TRECHO CITADO.
------------------------------------------------------------

Hoje, vinte ou trinta anos depois, é ainda mais abundante, mais popular e mais estranha ao nosso paladar de estética elevada. Cada cançoneta tem uma porção de pais. A musa urbana, a musa das ruas, que ri dos grandes fatos e canta os seus amores pelas esquinas, nas noites de luar, a musa é a de todo um milhão de indivíduos. Nessas quadras mancas vivem o patriotismo, a fé, a pilhéria e o desejo da populaça, desses versos falhos faz-se a sinfonia da cidade, proteiforme e sentimental. A modinha e a cançoneta nascem de um balanço de rede, de uma notícia de jornal, de fato do dia – assunto geral –, do namoro e da noite – assunto particular. Se em Paris é a rapsódia da miséria e a vergasta irônica, no Rio é a história viva do carioca, a evoluir na calçada, romântico, gozador e peralta. A gargalhada da rua faz-se de uma porção de risos, o soluço da paixão de muitos soluços – a musa é policroma, reflete a população confusa e babélica tal qual ela é. Já se não encontram modinhas com a beleza de forma do Talvez não creias.
Talvez não creias que por ti sou louco
Tens feito pouco porque tu és má
Talvez duvides, mas, donzela, eu juro
Que amor tão puro como o meu não há.
Ou com a graça meio infantil no Tipe-ti:
Coração, que tens com Lília?
Desde que seus olhos vi
Pulas e bates no peito
Tape, tepi, tipi, ti
Coração, não gostes dela
Que ela não gosta de ti.
Os grandes poetas não fazem mais versos para toda gente – o nível intelectual da classe média subiu assim como a proporção geométrica da sua pretensão, e os vates são parnasianos, são simbolistas, procuram a forma sensível e a essência oculta.
Em compensação brotam na calçada, como cogumelos, os bardos ocasionais da sátira e da paixão; e, varejando botequins e ruelas de Suburra outros Zuzus vamos encontrar em pleno triunfo. Esses vates têm uma só preocupação séria – cantar. Cantam como as cigarras e o canto dá-lhes para viver no eterno verão desta terra abundante. Quando não há dinheiro, inventam para uma certa música conhecida os versos do Ferramenta ou Sobe ou Arrebenta, O Roca da Rua da Carioca, a cantiga Ah! se Fosses Minha, mandam imprimir e vendem tudo por dois tostões. Admiram-se que eles imprimam e, o que é mais, esgotem edições, milheiros e milheiros de exemplares? Pois imprimem como qualquer poeta. Apenas eles vendem, e a maioria dos poetas oferece grátis aos amigos…
Mas os poetas da calçada não imprimem e vendem só. O espírito prático é, evidentemente, um progresso. Eles, entretanto, progrediram mais. Há trinta anos o bardo tinha uma gaforinha oleada e uma unha – desapareceram. Ao começo, logo que a musa caiu na populaça, resolvida a não voltar jamais aos salões, os versos à margem da poesia eram ainda uma qualidade especial de certo grupo limitado. Hoje a musa é de todo o gênero, o bardo deixou de ser um tipo porque todos cantam, e a sua história, que ninguém quer saber, é um conjunto de elementos para a análise da vida urbana.

------------------------------------------------------------

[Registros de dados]
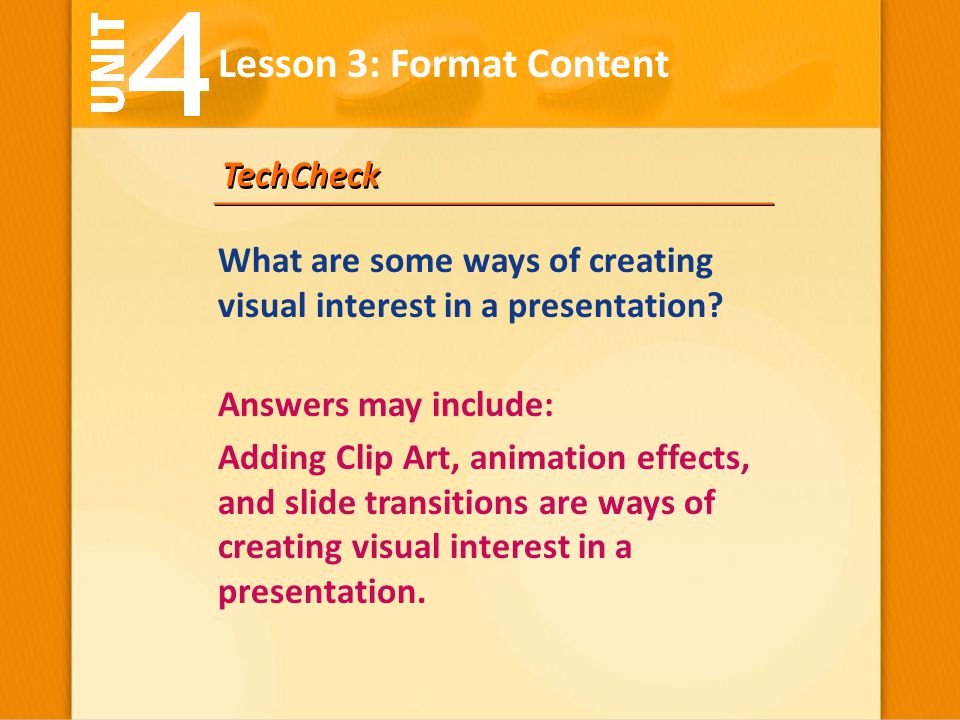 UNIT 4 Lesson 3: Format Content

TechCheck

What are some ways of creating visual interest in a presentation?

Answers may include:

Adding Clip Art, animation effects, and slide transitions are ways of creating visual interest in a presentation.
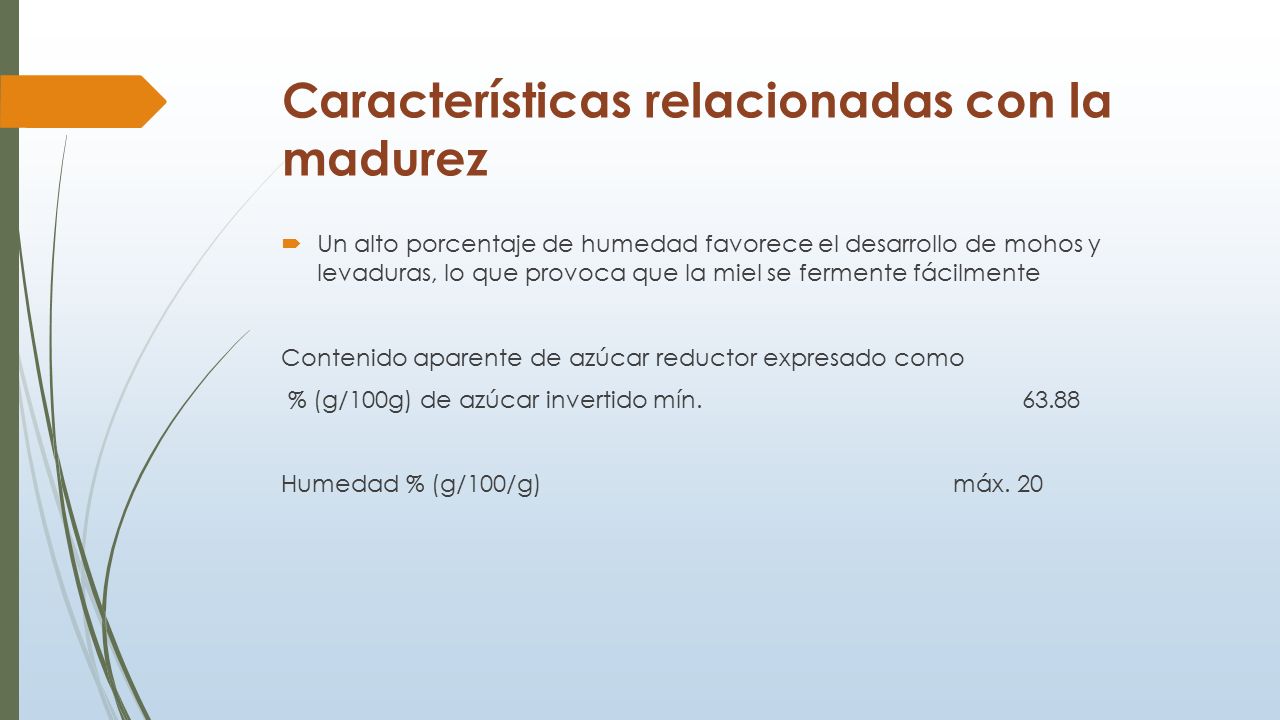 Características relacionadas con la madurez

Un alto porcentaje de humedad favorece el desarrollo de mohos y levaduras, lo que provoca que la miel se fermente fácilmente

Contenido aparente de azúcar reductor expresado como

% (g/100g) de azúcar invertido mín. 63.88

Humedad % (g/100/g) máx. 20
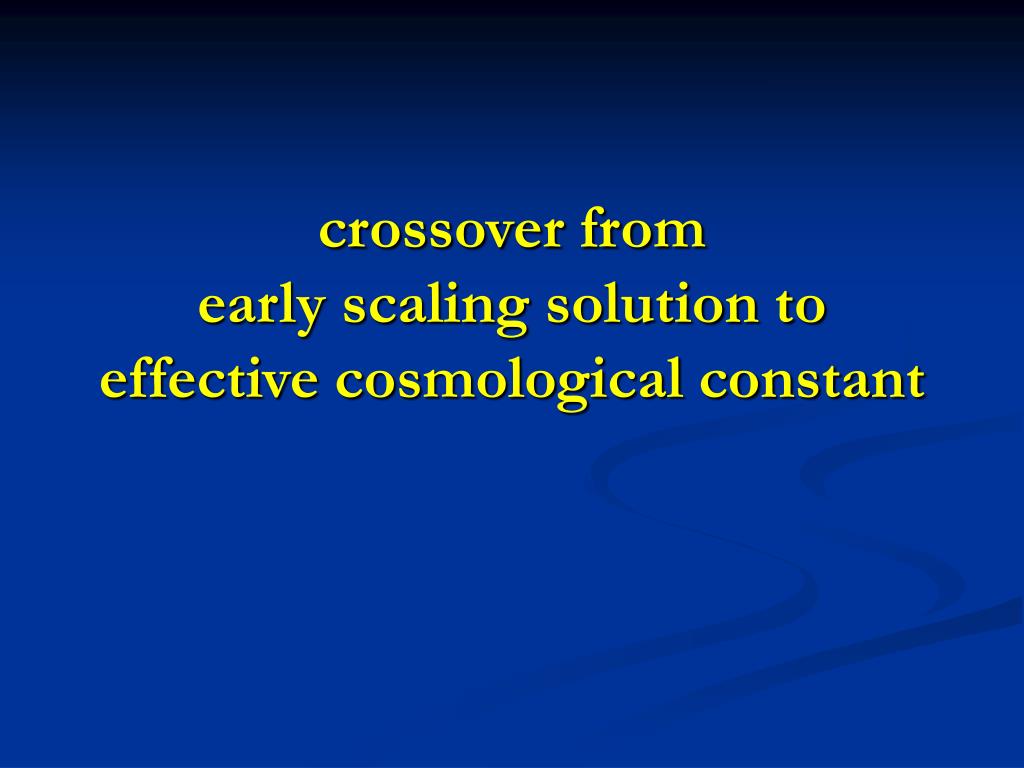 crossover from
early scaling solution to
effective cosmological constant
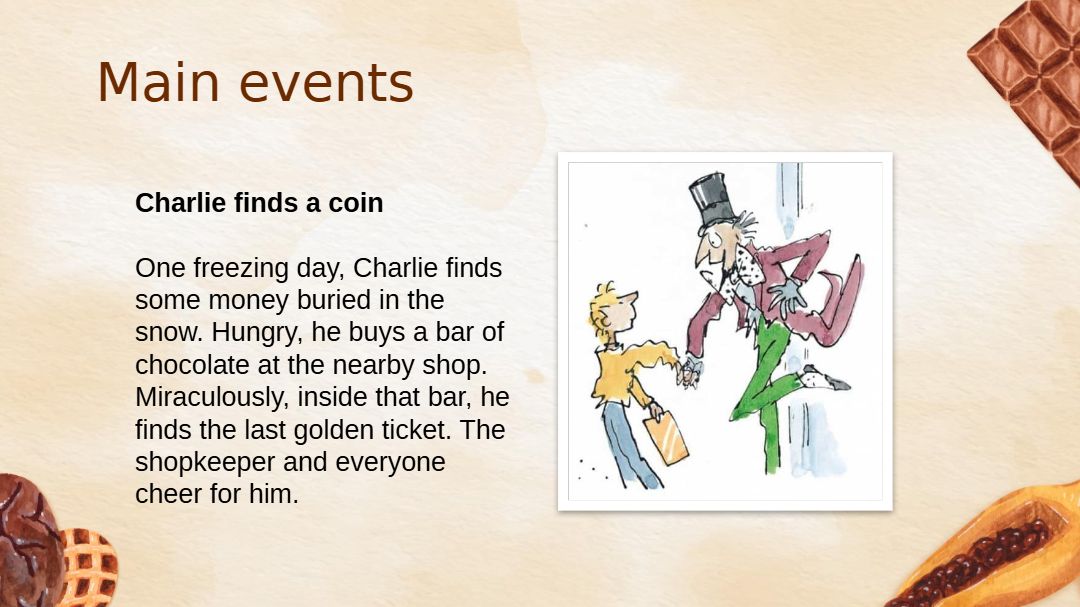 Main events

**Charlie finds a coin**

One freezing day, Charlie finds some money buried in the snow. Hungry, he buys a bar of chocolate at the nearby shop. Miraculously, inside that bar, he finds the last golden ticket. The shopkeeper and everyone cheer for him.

------------------------------------------------------------

TRABALHO PEDIDO. Prossiga o texto sobre a musa das ruas e as cançonetas do Rio a partir do ponto em que ele termina. As linhas não têm nenhum papel aqui.

RESPOSTA ESPERADA.
A musa tem preferidos e tem estetas, tem críticos. Como chovesse muito um dia, acolheu-se a um desvão de porta. Dentro bebiam. Para beber também, ela cantou, e criou-se o cabaret nacional, esses estabelecimentos inéditos chamados chopps. Quando o chopp percebeu que perdia a graça sem ela, a musa da calçada tinha invertido o seu sistema romântico. Outrora ela bebia para cantar. Agora canta para beber. A indústria, o interesse, o lucro, o lucro, essa miragem que tanto faz progredir os povos como as literaturas, propagou-a, espalhou-a, tornou-a torrencial. A musa delira hoje numa pândega infrene, de bodega em bodega, de chopp em chopp, de tablado em tablado. Nesse turbilhão de bardos e de cantares surgiam alguns mais dados à evidência – o Geraldo, o Eduardo das Neves, o esteta Catulo da Paixão Cearense! O Geraldo deitou elegância e botinas de polimento; o Eduardo das Neves tinha bombeiro, antes de ser notável. Quando foi número de music-hall, perdeu a tramontana e andava de smoking azul e chapéu de seda. A sua fantasia foi mais longe: chegou a publicar um livro intitulado Trovador da Malandragem, e esse Trovador tem um prefácio cheio de cólera contra pessoas que duvidam da autoria das suas obras.
“Por que duvidais, diz ele, isto é, não acreditais quando aparece qualquer choro, qualquer composição minha que cai no goto do público e é decorada, por toda a gente e em toda a parte, desde nobres salões até pelas esquinas nas horas mortas da noite?”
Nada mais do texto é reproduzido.